Прежде всего следует напомнить, что после биологической смерти человека важнейшее значение приобретает культура выражения смерти – ритуал обращения с телом и семиотика этого ритуала. Речь идет о подготовке к похоронам, погребальных традициях и обрядах, поминовении и пр., которые имеют чрезвычайно широкий диапазон выражения. Традиционный ритуал формирует посмертное состояние человека и его тела, именно ритуал создает из трупа семиотический объект и устанавливает с ним внешнее взаимодействие. С этой точки зрения тело человека продолжает находиться в контакте с окружающими и длить посмертное бытие человека, которое теперь заключено только в теле. Именно это бытие возможно именовать смертью. Пропущенное через ритуал, данное бытие приобретает форму смерти и воспринимается как смерть. Не случайно в повседневной жизни осознание смерти человека обычно происходит не сразу, а проявляется постепенно именно в ходе ритуала и достигает апофеоза после его окончания.

**Исходные данные**
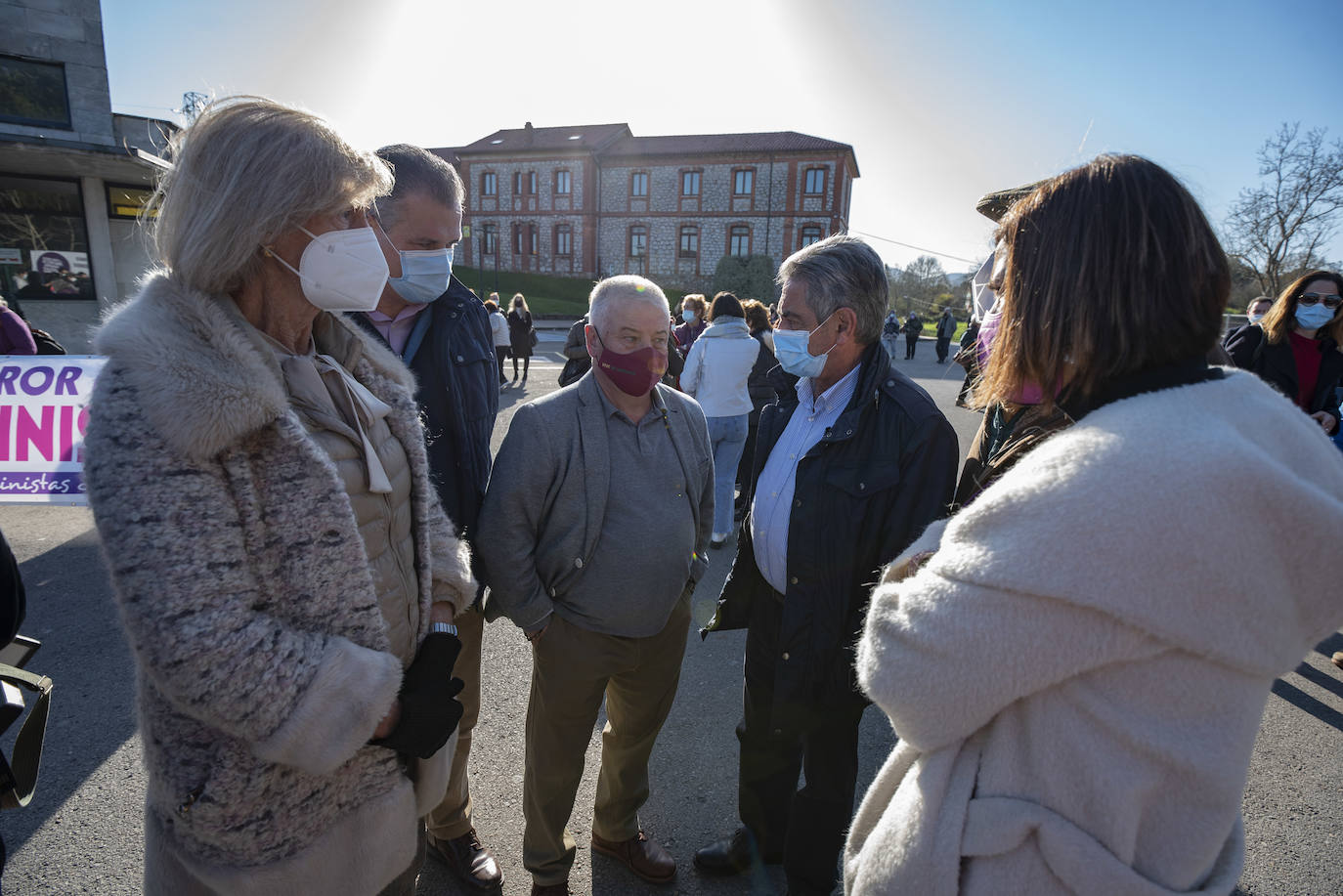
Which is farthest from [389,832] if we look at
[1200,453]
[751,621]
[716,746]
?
[716,746]

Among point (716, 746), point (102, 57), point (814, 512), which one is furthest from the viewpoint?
point (102, 57)

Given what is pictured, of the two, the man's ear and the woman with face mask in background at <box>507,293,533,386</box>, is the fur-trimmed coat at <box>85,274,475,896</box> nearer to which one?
the man's ear

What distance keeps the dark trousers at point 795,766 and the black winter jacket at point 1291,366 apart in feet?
14.8

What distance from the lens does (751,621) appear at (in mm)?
2518

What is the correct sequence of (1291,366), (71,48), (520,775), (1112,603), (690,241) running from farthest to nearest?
(690,241) → (71,48) → (1291,366) → (520,775) → (1112,603)

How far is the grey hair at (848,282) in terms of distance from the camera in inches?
90.2

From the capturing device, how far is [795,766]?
8.13ft

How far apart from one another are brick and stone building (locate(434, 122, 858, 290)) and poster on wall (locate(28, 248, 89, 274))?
36.1 metres

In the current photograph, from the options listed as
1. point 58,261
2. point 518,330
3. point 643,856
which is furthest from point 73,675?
point 58,261

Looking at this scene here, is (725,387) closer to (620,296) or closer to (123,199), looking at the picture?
(620,296)

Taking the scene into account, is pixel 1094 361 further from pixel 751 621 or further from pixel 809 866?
pixel 809 866

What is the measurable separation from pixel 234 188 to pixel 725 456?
4.99 metres

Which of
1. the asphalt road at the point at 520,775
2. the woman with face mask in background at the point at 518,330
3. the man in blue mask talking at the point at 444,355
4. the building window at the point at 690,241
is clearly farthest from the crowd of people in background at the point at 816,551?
the building window at the point at 690,241

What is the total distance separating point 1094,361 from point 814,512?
109cm
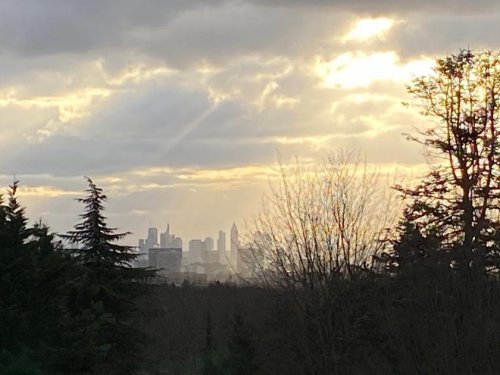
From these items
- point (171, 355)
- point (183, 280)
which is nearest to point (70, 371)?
point (171, 355)

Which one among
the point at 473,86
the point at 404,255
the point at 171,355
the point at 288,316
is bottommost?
the point at 171,355

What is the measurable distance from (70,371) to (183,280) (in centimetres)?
4067

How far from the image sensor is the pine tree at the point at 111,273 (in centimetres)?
2777

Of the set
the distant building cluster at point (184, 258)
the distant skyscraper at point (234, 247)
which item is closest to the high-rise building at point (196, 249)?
the distant building cluster at point (184, 258)

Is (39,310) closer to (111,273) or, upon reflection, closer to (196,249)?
(111,273)

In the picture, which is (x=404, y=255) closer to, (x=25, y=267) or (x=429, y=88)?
(x=25, y=267)

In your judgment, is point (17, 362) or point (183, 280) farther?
point (183, 280)

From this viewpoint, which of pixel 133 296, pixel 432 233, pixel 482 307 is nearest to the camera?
pixel 482 307

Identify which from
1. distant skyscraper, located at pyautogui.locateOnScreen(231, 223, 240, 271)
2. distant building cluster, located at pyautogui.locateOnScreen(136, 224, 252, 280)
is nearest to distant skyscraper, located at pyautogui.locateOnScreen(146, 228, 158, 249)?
distant building cluster, located at pyautogui.locateOnScreen(136, 224, 252, 280)

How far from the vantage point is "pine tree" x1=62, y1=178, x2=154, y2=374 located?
91.1ft

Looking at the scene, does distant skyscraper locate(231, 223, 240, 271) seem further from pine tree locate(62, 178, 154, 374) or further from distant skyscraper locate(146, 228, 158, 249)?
distant skyscraper locate(146, 228, 158, 249)

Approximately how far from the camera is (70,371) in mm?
19312

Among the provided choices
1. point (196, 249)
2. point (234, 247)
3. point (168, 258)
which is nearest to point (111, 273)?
point (234, 247)

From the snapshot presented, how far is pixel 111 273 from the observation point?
2806cm
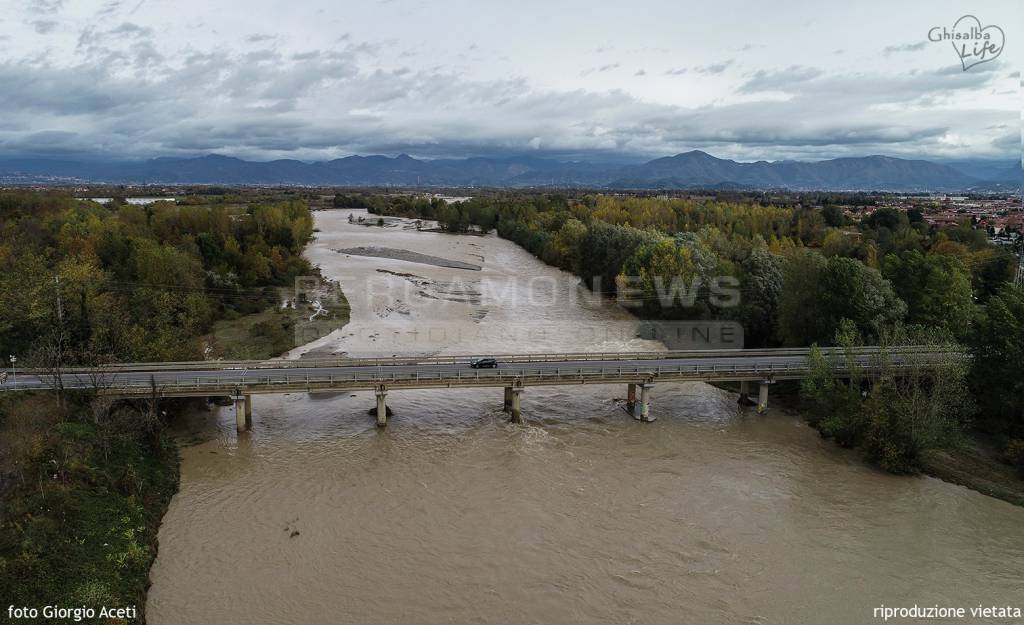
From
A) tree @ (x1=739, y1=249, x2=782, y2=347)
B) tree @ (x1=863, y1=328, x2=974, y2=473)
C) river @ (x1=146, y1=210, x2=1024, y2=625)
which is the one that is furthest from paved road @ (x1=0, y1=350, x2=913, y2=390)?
tree @ (x1=739, y1=249, x2=782, y2=347)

**Задания**
[1] Перечислите всё, что в тексте о погребальном ритуале названо после слов «Речь идет о».
[2] Что, согласно тексту о погребальном ритуале, создаёт из трупа семиотический объект?
[3] Продолжите, пожалуйста, текст о погребальном ритуале, начав сразу после его последнего предложения.

**Ответы по заданиям**
[1] Подготовка к похоронам, погребальные традиции, погребальные обряды, поминовение.

[2] Традиционный ритуал.

[3]
У Н. Гоголя это состояние очень точно показано в «Старосветских помещиках»: после смерти Пульхерии Ивановны «Афанасий Иванович был совершенно поражен. Это так казалось ему дико, что он даже не заплакал. Мутными глазами глядел он на нее, как бы не зная всего значения трупа… Покойницу положили на стол, одели в то самое платье, которое она сама назначила, сложили ей руки крестом, дали в руки восковую свечу – он на все это глядел бесчувственно. Множество народа всякого звания наполнило двор, множество гостей приехало на похороны, длинные столы расставлены были по двору, кутья, наливки, пироги лежали кучами, гости говорили, плакали, глядели на покойницу, рассуждали о ее качествах, смотрели на него; но он сам на все это глядел странно. Покойницу понесли наконец, народ повалил следом, и он пошел за нею; священники были в полном облачении, солнце светило, грудные ребенки плакали на руках матерей, жаворонки пели, дети в рубашонках бегали и резвились по дороге. Наконец гроб поставили над ямой, ему велели подойти и поцеловать в последний раз покойницу: он подошел, поцеловал, на глазах его показались слезы, но какие-то бесчувственные слезы. Гроб опустили, священник взял заступ и первый бросил горсть земли, густой протяжный хор дьячка и двух пономарей пропел вечную память под чистым безоблачным небом, работники принялись за заступы, и земля уже покрыла и сровняла яму, – в это время он пробрался вперед; все расступились, дали ему место, желая знать его намерение. Он поднял глаза свои, посмотрел смутно и сказал: «Так вот это вы уже и погребли ее! зачем?!..» Он остановился и не докончил своей речи. Но когда возвратился он домой, когда увидел, что пусто в его комнате, что даже стул, на котором сидела Пульхерия Ивановна, был вынесен, – он рыдал, рыдал сильно, рыдал неутешно, и слезы, как река, лились из его тусклых очей»[684].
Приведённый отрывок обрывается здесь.